» Required task:
Report how many of the lines below contain the string "pixel", with case counting. Give only the number.

Scene question records
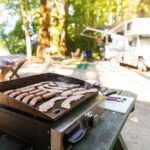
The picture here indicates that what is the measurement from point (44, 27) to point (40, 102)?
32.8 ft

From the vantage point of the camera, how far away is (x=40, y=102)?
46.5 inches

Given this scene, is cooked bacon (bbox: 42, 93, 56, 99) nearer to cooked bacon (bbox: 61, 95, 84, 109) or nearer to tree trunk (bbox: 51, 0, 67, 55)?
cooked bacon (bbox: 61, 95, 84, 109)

* * *

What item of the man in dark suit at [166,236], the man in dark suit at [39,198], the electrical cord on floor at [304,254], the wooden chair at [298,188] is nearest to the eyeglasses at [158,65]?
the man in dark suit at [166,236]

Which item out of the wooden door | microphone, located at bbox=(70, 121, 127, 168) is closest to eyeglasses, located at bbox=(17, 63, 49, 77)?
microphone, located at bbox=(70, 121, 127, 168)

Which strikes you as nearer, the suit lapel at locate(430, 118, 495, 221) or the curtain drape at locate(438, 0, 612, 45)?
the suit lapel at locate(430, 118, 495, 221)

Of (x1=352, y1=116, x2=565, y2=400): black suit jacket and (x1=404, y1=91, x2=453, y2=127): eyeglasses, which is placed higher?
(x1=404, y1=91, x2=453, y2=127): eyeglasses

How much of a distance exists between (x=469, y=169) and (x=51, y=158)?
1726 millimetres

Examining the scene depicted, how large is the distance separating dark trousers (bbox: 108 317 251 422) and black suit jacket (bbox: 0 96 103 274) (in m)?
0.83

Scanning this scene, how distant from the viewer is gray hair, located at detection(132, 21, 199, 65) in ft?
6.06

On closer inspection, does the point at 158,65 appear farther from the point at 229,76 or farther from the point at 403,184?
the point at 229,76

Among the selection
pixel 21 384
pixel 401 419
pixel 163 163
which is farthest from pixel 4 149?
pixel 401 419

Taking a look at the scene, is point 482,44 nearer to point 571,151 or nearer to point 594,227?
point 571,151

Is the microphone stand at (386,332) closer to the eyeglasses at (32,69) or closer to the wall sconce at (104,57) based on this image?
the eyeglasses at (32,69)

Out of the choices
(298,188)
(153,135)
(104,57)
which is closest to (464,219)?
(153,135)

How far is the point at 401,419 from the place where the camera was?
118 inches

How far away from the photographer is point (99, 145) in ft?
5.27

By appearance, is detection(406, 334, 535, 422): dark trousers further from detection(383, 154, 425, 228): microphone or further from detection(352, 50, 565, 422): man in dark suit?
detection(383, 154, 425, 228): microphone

» Task output:
5